►
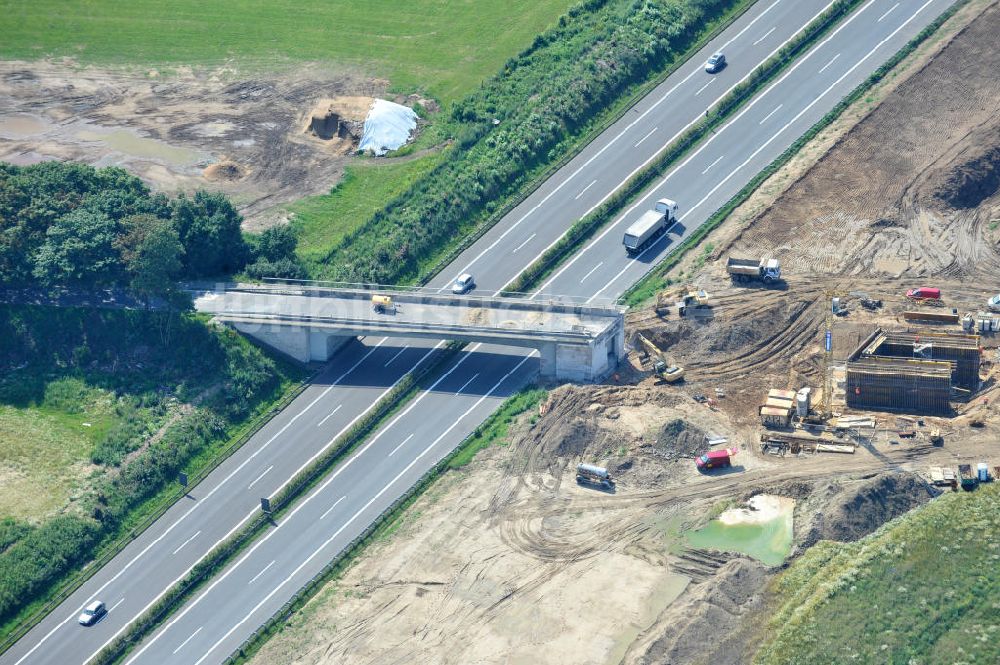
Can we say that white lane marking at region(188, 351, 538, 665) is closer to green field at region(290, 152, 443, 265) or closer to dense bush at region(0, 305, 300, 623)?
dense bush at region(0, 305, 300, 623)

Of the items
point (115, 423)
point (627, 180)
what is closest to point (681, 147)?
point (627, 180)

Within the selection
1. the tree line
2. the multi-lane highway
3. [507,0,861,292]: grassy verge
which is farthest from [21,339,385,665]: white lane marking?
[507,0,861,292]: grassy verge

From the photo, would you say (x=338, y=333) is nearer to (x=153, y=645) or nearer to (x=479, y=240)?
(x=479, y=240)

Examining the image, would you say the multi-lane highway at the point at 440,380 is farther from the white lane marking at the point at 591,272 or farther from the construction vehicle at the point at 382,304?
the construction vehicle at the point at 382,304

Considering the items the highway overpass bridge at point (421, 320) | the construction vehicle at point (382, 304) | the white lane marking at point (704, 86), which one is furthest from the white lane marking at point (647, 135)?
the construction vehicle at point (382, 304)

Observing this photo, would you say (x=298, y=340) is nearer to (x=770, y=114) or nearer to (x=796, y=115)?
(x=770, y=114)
◄
►
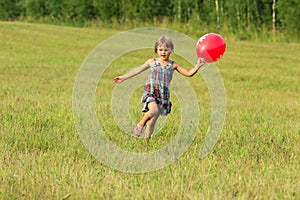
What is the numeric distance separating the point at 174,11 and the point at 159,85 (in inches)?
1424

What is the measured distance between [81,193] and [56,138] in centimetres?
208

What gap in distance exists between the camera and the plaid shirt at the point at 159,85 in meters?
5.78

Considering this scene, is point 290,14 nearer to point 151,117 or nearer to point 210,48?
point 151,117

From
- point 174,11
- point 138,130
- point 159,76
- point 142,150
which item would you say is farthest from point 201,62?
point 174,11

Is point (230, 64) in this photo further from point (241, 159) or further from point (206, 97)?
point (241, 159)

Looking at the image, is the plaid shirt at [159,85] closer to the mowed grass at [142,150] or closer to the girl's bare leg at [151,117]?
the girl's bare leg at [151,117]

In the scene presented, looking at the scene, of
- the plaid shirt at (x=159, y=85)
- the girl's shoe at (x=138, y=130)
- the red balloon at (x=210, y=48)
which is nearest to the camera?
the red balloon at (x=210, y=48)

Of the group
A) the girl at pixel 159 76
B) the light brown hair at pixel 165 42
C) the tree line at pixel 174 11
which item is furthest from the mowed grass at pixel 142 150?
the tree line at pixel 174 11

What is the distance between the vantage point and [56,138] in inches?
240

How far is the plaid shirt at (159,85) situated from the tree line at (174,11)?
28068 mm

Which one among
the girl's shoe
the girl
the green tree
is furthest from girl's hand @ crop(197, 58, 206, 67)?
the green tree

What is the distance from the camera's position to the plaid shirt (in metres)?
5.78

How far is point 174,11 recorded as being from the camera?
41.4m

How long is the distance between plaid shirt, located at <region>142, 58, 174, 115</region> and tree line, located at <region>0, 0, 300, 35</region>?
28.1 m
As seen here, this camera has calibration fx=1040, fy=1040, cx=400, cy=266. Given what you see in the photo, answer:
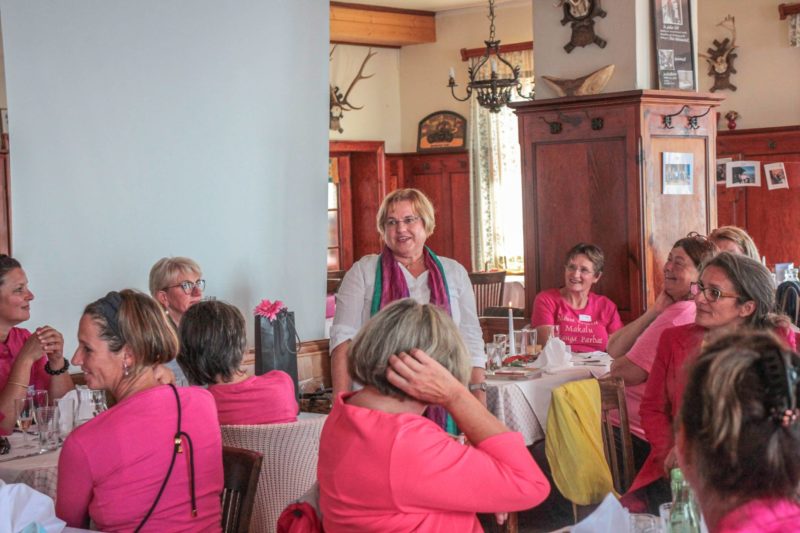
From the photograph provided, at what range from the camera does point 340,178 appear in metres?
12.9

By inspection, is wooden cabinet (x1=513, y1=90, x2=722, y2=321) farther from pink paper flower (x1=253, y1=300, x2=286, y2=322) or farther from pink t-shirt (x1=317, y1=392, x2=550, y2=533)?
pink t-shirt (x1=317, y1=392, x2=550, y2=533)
◄
EXERCISE
Count the lines in the rows above that contain the string "shirt", matching case. Reply with the number only.

ANSWER TO THIS EXERCISE
8